■ Excerpt to read
--------------------------------
But there’s an even more basic question: Why? Why would the federal government turn land over to the state to sell, when it could just as easily earn those same profits for itself? “How realistic is this?” Davis asks.

On that, there may be a rare point of agreement. “The feds clearly don’t want to,” Goicoechea admits. “It’s clearly a matter of equity: Why should the federal government own 80 percent of Nevada?”

But while he says a Republican Congress is more likely to look with favor on Nevada’s request, he admits it’s possible the federal government could continue to ignore the state’s resolutions. “This is, I think, a reasonable approach,” Goicoechea says. “If we can’t get this done now, we’re dead. And dead is not a good place to be.”

But if the state can prove to federal land managers that it can handle 7.2 million acres, then perhaps the federal government will give more land in the future. (The report contemplates future transfers beyond the initial 7.2 million acres.)

But reason is sometimes tough to come by in these debates, as the nation saw in April 2014 when rancher Cliven Bundy declared a “range war” when Bureau of Land Management officers moved to enforce court orders to round up cattle Bundy had allowed to illegally graze on public land for more than 20 years. That clarion call brought heavily armed militia members to Bundy’s Bunkerville ranch, and could easily have ended in bloodshed had the BLM not retreated.
--------------------------------
■ Excerpted records
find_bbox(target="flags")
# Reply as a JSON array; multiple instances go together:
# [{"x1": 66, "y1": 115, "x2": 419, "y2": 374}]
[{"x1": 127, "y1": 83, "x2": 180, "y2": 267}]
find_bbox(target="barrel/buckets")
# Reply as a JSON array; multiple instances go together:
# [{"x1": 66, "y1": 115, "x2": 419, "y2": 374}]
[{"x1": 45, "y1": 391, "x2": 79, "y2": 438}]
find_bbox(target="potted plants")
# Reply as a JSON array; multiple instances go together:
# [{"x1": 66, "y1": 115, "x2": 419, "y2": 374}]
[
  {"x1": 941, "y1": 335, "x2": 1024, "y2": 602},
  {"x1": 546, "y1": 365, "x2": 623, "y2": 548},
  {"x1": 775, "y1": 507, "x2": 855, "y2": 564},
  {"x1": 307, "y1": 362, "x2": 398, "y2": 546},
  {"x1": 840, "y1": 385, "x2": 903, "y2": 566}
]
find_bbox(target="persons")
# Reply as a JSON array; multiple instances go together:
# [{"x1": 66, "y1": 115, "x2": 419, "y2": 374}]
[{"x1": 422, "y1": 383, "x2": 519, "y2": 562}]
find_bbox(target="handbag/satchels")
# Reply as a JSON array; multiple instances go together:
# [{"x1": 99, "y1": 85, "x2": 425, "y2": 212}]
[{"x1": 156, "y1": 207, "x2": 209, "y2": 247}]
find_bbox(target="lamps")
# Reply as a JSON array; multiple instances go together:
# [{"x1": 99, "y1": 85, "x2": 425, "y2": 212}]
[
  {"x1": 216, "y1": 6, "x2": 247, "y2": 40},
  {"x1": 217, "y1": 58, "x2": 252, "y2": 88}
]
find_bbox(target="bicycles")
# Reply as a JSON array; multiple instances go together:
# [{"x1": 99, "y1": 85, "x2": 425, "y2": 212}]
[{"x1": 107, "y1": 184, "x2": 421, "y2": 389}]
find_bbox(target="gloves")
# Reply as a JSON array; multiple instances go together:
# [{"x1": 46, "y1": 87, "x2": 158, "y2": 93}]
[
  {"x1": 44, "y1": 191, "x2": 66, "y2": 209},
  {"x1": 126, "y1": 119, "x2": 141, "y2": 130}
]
--------------------------------
■ Given instruction 1
Write out everything in the passage on Nevada's federal lands from "But reason is" down to "BLM not retreated.".
■ Given instruction 2
Answer these from the passage on Nevada's federal lands:
(a) What share of Nevada does Goicoechea say the federal government owns?
(b) How many acres make up the initial transfer discussed?
(c) In what month and year did Cliven Bundy declare a "range war"?
■ Given instruction 3
Carry the passage on Nevada's federal lands on past its last sentence.

■ Exercise result 1
But reason is sometimes tough to come by in these debates, as the nation saw in April 2014 when rancher Cliven Bundy declared a “range war” when Bureau of Land Management officers moved to enforce court orders to round up cattle Bundy had allowed to illegally graze on public land for more than 20 years. That clarion call brought heavily armed militia members to Bundy’s Bunkerville ranch, and could easily have ended in bloodshed had the BLM not retreated.

■ Exercise result 2
(a) 80 percent
(b) 7.2 million acres
(c) April 2014

■ Exercise result 3
The anger and frustration felt by Bundy and his supporters at federal management of public lands was evident at a hearing on SRJ 1, where some witnesses declared the federal government in violation of promises to turn over all public lands to the state. It underlies obviously unconstitutional legislation such as Assembly Bill 283 by Sparks Republican Ira Hansen, which seeks to truncate the authority of some federal agents to enforce laws on public lands. It echoes in remarks like those of conservative lobbyist Janine Hansen, who said at the hearing for SJR 1, “It’s time Nevada stopped being a territory of the federal government and stepped up to be a full state like those east of Colorado.”

But whether undergirded by fanciful legal theories or modern-day resentment at federal control of most of the state or even a good-faith belief that the state could manage the land better than the federal government, it all comes back to that red-stained map, a map that some in the state want to start changing, precisely like their Sagebrush Rebel forebears of three decades ago.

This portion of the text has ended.